Сисли откинулась на стуле и устремила взгляд вдаль, пытаясь найти правильные слова.
— У них вышла размолвка с твоим отцом. Много лет тому назад. Еще до твоего рождения. Не знаю, что послужило поводом. Одно время Луис жил в Аргентине с твоими родителями. Любил сестру твоей матери, Айлу, которая умерла от менингита, будучи очень юной. Не думаю, что твоя мать смогла смириться с этой утратой. Возможно, Луис тоже.
— Он старше вас с отцом?
— Нет, он на восемь лет младше твоего отца. Если Сесилу сейчас шестьдесят пять, то Луису должно быть пятьдесят семь. Он прожил несчастливую жизнь. Он не такой, как все. Но, может быть, тебе удастся околдовать его. Это пойдет ему на пользу.
— Разве он не женат?
— Я никогда не верила, что можно любить одного человека всю жизнь. Я никогда не считала, что это правильно. Но, — она тяжело вздохнула, — Луис всю свою жизнь любил одну-единственную женщину. Он не предал ее. Никогда не посмотрел на другую.

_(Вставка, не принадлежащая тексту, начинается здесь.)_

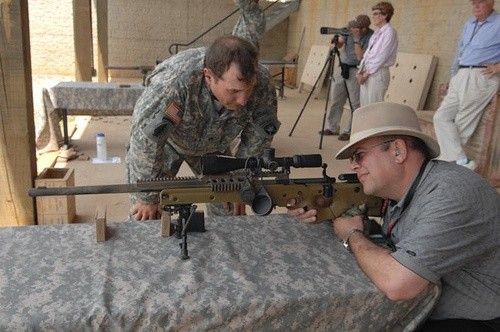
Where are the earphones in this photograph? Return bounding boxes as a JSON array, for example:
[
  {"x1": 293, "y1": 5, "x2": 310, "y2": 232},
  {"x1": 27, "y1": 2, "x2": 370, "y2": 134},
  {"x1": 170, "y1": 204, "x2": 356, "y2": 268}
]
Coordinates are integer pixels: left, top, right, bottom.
[{"x1": 396, "y1": 149, "x2": 401, "y2": 156}]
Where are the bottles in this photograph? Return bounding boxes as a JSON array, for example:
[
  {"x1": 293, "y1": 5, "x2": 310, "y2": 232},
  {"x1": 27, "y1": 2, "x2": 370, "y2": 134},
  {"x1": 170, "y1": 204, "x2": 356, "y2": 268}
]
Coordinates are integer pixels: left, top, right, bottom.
[{"x1": 96, "y1": 134, "x2": 106, "y2": 160}]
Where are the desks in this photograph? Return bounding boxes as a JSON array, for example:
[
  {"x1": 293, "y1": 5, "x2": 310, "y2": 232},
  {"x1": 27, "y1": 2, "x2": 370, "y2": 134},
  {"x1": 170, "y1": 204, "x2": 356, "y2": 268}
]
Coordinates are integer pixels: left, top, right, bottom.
[
  {"x1": 0, "y1": 207, "x2": 442, "y2": 332},
  {"x1": 35, "y1": 81, "x2": 145, "y2": 157},
  {"x1": 260, "y1": 60, "x2": 298, "y2": 101}
]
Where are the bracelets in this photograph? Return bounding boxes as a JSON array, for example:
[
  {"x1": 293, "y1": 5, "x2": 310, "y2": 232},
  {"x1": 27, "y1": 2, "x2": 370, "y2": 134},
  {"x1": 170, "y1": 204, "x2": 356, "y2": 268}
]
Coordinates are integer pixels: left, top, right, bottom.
[{"x1": 354, "y1": 40, "x2": 362, "y2": 46}]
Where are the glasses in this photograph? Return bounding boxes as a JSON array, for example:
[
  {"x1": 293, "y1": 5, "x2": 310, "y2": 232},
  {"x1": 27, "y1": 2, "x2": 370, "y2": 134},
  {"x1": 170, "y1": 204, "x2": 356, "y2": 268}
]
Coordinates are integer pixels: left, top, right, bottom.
[
  {"x1": 349, "y1": 140, "x2": 394, "y2": 164},
  {"x1": 372, "y1": 12, "x2": 381, "y2": 16}
]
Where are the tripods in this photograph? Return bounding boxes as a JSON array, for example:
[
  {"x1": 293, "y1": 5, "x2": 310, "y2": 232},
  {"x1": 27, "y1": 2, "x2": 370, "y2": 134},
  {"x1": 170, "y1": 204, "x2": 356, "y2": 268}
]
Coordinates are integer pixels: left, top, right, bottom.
[{"x1": 289, "y1": 35, "x2": 353, "y2": 150}]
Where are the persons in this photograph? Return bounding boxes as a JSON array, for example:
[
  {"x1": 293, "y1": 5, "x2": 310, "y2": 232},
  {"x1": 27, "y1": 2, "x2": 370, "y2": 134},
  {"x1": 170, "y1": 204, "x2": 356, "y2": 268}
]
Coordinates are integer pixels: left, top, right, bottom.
[
  {"x1": 432, "y1": 0, "x2": 500, "y2": 172},
  {"x1": 319, "y1": 15, "x2": 375, "y2": 141},
  {"x1": 231, "y1": 0, "x2": 267, "y2": 50},
  {"x1": 124, "y1": 33, "x2": 282, "y2": 221},
  {"x1": 356, "y1": 1, "x2": 398, "y2": 107},
  {"x1": 286, "y1": 102, "x2": 500, "y2": 332}
]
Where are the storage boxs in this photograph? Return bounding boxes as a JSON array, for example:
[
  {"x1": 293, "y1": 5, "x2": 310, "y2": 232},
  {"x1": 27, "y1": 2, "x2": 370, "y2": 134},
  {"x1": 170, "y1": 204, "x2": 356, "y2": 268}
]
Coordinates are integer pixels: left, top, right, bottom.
[{"x1": 35, "y1": 167, "x2": 76, "y2": 225}]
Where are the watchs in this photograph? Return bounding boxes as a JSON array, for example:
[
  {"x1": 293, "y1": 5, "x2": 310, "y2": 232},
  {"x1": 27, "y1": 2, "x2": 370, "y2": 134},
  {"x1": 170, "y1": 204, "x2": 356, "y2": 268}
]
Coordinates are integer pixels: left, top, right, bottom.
[{"x1": 341, "y1": 228, "x2": 366, "y2": 253}]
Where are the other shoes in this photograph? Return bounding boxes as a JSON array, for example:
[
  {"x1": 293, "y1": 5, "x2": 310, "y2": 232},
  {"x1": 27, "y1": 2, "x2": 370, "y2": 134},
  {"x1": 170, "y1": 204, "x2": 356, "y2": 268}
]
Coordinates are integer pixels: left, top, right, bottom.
[
  {"x1": 338, "y1": 134, "x2": 349, "y2": 140},
  {"x1": 460, "y1": 159, "x2": 477, "y2": 171},
  {"x1": 319, "y1": 129, "x2": 339, "y2": 135}
]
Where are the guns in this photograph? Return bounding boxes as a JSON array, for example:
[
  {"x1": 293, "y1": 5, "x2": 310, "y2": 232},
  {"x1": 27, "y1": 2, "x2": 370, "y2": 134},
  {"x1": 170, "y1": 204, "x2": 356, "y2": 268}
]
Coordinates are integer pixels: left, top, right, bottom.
[
  {"x1": 27, "y1": 147, "x2": 387, "y2": 261},
  {"x1": 105, "y1": 60, "x2": 163, "y2": 86}
]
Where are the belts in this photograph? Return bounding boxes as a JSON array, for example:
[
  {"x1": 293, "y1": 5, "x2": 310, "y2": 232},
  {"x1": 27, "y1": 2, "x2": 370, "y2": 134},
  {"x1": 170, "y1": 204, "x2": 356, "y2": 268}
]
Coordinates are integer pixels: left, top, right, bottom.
[{"x1": 459, "y1": 66, "x2": 488, "y2": 68}]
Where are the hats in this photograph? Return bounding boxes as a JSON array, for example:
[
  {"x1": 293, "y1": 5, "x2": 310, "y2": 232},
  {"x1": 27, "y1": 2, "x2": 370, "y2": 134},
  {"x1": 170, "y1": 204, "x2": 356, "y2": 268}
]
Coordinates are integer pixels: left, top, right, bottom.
[
  {"x1": 335, "y1": 102, "x2": 440, "y2": 159},
  {"x1": 348, "y1": 15, "x2": 371, "y2": 28}
]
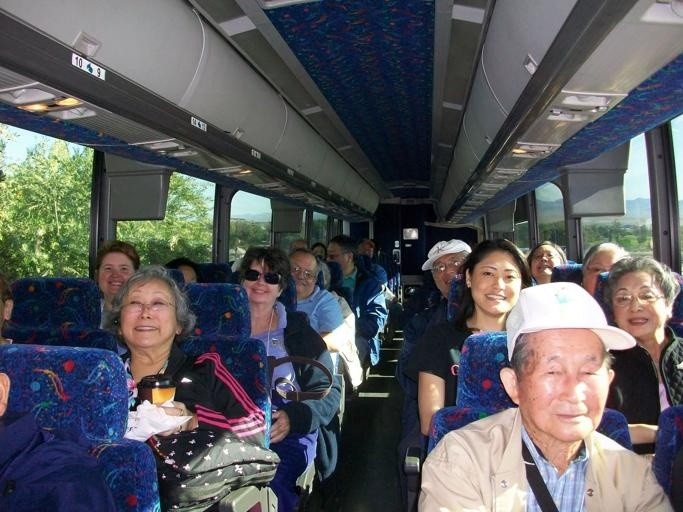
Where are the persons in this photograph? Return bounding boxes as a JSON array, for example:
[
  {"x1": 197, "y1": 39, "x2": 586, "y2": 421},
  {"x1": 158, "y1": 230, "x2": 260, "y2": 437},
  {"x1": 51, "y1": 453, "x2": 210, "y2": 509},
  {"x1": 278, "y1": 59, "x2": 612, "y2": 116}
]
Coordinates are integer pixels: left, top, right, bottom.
[
  {"x1": 526, "y1": 240, "x2": 568, "y2": 287},
  {"x1": 601, "y1": 256, "x2": 683, "y2": 455},
  {"x1": 400, "y1": 237, "x2": 533, "y2": 438},
  {"x1": 0, "y1": 235, "x2": 398, "y2": 512},
  {"x1": 579, "y1": 242, "x2": 633, "y2": 297},
  {"x1": 414, "y1": 279, "x2": 678, "y2": 511},
  {"x1": 396, "y1": 235, "x2": 474, "y2": 392}
]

— Это так грустно! Каждый заслуживает любить и быть любимым. Так устроен мир.
Тетя Сисли рассмеялась. Она никогда до конца не понимала Грейс.
— Ты можешь поехать и подбодрить его. Вам будет хорошо вместе, потому что вы оба витаете в облаках. Странно, что вы до сих пор не познакомились.
— Мама не хочет, чтобы я уезжала.
— Это потому, что твоих сестер в свое время отправили учиться в Англию. Твоя мама очень огорчалась, а отец полагал, что девочки получат лучшее образование. Он оказался прав. По-своему. Если бы Леонора не приехала сюда, то не встретила бы Флориена, а посмотри, как они счастливы. Маленький Панацель — просто мечта. Очаровательный мальчонка! И к тому же озорной. Я его обожаю! Его братик и сестричка тоже чудесные, но для Панацеля в моем сердце всегда будет особое местечко. Он родился в моем доме, понимаешь… Поэтому я ощущаю к нему особую привязанность.
— А знаешь, Алисия никогда не будет счастлива, — хмуро сказала Грейс.